Archer announced Sunday that his new novel chronicling the life of the man who betrayed Jesus, “The Gospel According to Judas, by Benjamin Iscariot,” will be published in March.
“This is the most important book I have ever worked on. It means an awful lot to me,” said a statement from the author, whose novels include “Kane & Abel” and “Not A Penny More, Not A Penny Less.”
He said he wrote the book in collaboration with religious scholar Frank Moloney, formerly of the Catholic University of America.
Archer’s publisher, Macmillan, said the book imagines Judas as a politician who betrays Jesus not for money, but because of the belief he is an ineffective leader unable to challenge the authority of the Romans. Unlike the Gospels, Judas does not kill himself but instead survives and recounts his story to a son — the narrator of Archer’s book.
Archbishop Desmond Tutu of South Africa recorded an audio version of the novel last week, the statement said.

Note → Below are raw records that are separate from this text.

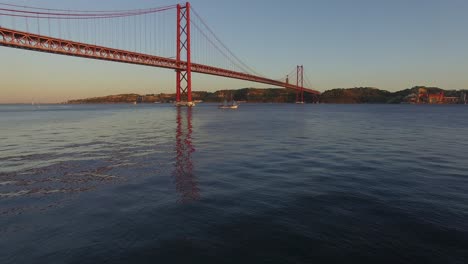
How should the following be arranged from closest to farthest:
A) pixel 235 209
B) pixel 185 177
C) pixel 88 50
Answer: pixel 235 209
pixel 185 177
pixel 88 50

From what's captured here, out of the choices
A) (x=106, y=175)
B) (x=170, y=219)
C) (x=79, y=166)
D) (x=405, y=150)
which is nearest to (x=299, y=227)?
(x=170, y=219)

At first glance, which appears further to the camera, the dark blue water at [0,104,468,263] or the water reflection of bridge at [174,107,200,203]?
the water reflection of bridge at [174,107,200,203]

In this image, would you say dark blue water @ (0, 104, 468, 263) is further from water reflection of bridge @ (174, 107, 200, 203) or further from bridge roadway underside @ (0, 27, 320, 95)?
bridge roadway underside @ (0, 27, 320, 95)

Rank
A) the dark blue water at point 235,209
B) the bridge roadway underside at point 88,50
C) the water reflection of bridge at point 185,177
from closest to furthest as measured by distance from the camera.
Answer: the dark blue water at point 235,209 → the water reflection of bridge at point 185,177 → the bridge roadway underside at point 88,50

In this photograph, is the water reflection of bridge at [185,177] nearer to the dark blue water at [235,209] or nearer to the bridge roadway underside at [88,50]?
the dark blue water at [235,209]

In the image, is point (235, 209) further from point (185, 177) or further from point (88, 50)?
point (88, 50)

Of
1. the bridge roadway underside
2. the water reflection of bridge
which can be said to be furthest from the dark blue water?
the bridge roadway underside

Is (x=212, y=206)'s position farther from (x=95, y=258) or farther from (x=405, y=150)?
(x=405, y=150)

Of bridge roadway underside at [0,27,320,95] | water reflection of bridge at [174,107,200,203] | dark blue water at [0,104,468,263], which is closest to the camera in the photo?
dark blue water at [0,104,468,263]

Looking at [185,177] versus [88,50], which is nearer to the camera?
[185,177]

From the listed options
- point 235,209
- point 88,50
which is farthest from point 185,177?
point 88,50

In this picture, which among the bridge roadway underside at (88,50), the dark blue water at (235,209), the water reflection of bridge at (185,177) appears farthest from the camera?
the bridge roadway underside at (88,50)

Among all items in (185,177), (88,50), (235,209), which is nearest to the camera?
(235,209)

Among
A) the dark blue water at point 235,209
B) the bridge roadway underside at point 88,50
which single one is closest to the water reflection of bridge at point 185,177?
the dark blue water at point 235,209
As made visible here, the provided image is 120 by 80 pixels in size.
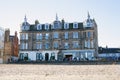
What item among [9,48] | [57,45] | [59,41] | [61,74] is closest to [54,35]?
[59,41]

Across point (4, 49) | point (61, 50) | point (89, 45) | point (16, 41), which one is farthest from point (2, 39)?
point (89, 45)

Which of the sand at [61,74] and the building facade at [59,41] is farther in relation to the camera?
the building facade at [59,41]

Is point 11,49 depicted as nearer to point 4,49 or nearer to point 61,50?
point 4,49

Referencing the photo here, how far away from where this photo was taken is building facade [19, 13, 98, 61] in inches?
2862

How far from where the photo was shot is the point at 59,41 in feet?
246

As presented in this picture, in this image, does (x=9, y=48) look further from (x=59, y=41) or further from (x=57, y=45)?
(x=59, y=41)

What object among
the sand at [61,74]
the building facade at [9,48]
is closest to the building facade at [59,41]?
the building facade at [9,48]

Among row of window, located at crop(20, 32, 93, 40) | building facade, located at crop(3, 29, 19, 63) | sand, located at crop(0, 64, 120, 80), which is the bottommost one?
sand, located at crop(0, 64, 120, 80)

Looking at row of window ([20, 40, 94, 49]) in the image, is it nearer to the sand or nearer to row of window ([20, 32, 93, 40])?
row of window ([20, 32, 93, 40])

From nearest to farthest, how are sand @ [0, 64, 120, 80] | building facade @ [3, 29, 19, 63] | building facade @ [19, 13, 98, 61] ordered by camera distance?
1. sand @ [0, 64, 120, 80]
2. building facade @ [3, 29, 19, 63]
3. building facade @ [19, 13, 98, 61]

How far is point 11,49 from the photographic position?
73.8m

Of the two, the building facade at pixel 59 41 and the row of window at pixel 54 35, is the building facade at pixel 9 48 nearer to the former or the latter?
the building facade at pixel 59 41

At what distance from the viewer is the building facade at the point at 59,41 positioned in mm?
72688

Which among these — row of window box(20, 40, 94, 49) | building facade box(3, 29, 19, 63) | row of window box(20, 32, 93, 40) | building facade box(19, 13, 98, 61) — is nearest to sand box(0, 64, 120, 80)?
building facade box(3, 29, 19, 63)
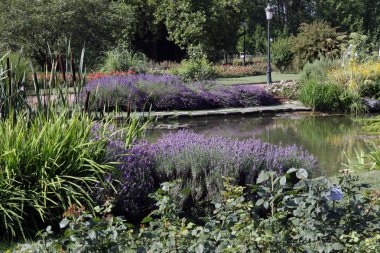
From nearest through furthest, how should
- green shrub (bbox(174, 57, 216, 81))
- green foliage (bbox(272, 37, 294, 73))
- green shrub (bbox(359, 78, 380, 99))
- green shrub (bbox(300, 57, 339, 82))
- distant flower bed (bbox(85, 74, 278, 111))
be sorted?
distant flower bed (bbox(85, 74, 278, 111)) < green shrub (bbox(359, 78, 380, 99)) < green shrub (bbox(300, 57, 339, 82)) < green shrub (bbox(174, 57, 216, 81)) < green foliage (bbox(272, 37, 294, 73))

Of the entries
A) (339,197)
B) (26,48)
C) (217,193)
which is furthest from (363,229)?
(26,48)

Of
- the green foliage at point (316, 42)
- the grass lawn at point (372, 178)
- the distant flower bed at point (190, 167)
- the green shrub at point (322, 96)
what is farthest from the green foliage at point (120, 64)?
the distant flower bed at point (190, 167)

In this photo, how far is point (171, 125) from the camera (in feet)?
43.4

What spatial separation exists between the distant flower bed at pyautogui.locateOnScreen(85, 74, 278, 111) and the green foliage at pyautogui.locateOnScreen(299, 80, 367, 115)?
5.76ft

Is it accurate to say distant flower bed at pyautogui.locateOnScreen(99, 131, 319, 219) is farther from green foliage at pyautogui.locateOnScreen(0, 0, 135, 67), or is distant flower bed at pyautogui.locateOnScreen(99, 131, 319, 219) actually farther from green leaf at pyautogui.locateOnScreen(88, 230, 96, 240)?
green foliage at pyautogui.locateOnScreen(0, 0, 135, 67)

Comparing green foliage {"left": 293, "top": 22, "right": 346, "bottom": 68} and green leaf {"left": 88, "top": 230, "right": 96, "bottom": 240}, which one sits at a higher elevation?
green foliage {"left": 293, "top": 22, "right": 346, "bottom": 68}

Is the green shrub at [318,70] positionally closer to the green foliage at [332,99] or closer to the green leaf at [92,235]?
the green foliage at [332,99]

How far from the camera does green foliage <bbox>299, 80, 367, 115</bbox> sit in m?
15.7

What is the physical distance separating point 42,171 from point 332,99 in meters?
12.8

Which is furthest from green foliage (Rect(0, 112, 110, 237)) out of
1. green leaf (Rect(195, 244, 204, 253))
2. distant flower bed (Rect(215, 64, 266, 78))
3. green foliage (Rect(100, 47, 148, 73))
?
distant flower bed (Rect(215, 64, 266, 78))

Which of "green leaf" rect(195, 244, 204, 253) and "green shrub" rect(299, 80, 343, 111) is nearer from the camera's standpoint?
"green leaf" rect(195, 244, 204, 253)

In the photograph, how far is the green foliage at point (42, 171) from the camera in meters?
4.33

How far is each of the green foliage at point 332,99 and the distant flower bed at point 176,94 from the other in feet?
5.76

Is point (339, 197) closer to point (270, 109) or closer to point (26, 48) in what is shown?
point (270, 109)
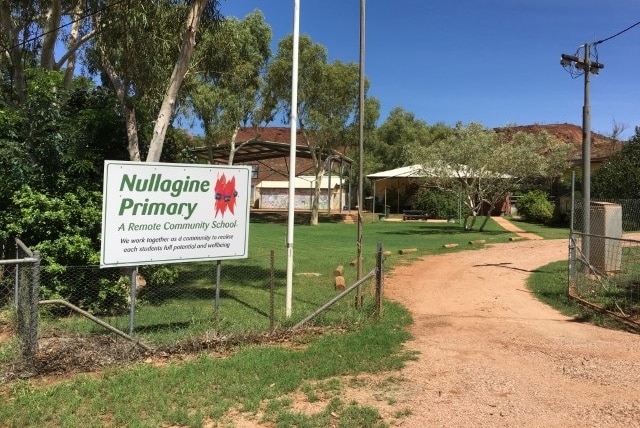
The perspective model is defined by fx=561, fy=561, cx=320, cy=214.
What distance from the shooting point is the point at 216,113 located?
98.9 feet

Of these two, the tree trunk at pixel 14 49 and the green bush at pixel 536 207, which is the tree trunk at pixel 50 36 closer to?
the tree trunk at pixel 14 49

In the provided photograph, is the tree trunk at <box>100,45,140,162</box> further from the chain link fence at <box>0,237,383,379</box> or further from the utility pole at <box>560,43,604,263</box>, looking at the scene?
the utility pole at <box>560,43,604,263</box>

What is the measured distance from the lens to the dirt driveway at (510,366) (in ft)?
16.3

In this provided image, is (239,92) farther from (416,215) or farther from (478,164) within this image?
(416,215)

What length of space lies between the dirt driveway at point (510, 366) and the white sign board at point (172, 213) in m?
3.22

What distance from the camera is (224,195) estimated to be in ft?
26.9

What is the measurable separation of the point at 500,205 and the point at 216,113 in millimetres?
24191

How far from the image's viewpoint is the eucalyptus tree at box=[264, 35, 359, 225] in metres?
33.2

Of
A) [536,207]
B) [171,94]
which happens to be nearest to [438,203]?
[536,207]

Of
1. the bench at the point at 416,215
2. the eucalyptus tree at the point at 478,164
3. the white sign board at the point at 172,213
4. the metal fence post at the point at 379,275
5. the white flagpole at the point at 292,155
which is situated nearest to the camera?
the white sign board at the point at 172,213

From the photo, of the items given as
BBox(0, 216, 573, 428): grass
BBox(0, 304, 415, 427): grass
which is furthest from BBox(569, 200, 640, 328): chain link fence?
BBox(0, 304, 415, 427): grass

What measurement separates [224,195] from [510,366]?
4479mm

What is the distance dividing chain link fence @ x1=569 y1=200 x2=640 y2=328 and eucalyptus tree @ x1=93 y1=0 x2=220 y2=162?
26.1 ft

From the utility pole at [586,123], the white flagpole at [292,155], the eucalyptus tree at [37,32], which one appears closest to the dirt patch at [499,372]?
the white flagpole at [292,155]
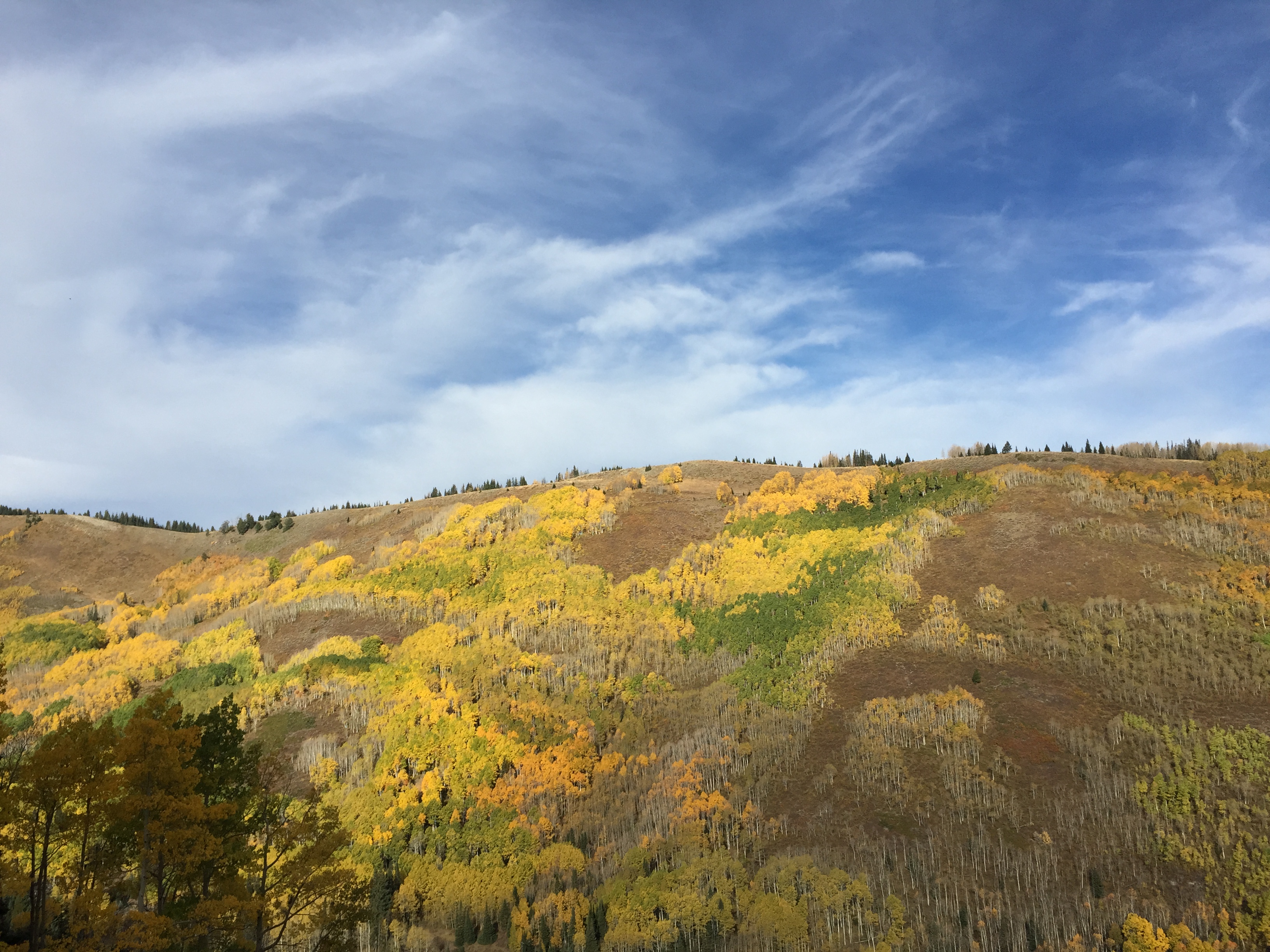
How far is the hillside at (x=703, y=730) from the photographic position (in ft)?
73.4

“It’s so authentic. It sounds just like the kind of thing someone’s son would do to try to rehabilitate their father’s name,” the publisher quoted Tutu as saying.
Last April, an Egyptian Coptic text was made public in Switzerland that portrayed Judas not as a sinister betrayer but as Jesus’ confidante, chosen to be told spiritual secrets that the other apostles were not.
The gospel was found sometime in the 1970s in a remote burial cave in middle Egypt, said Mario Roberty, Switzerland-based Maecenas Foundation for Ancient Art.
Archer left prison in 2003 after serving two years for perjury and obstructing justice. He was convicted of lying during his successful 1987 libel action against the Daily Star newspaper, which claimed he had hired a prostitute.
The ex-lawmaker had been honored with a life peerage in 1992 for his tireless fundraising for the Conservative Party, but he was kicked out of the party over his perjury conviction.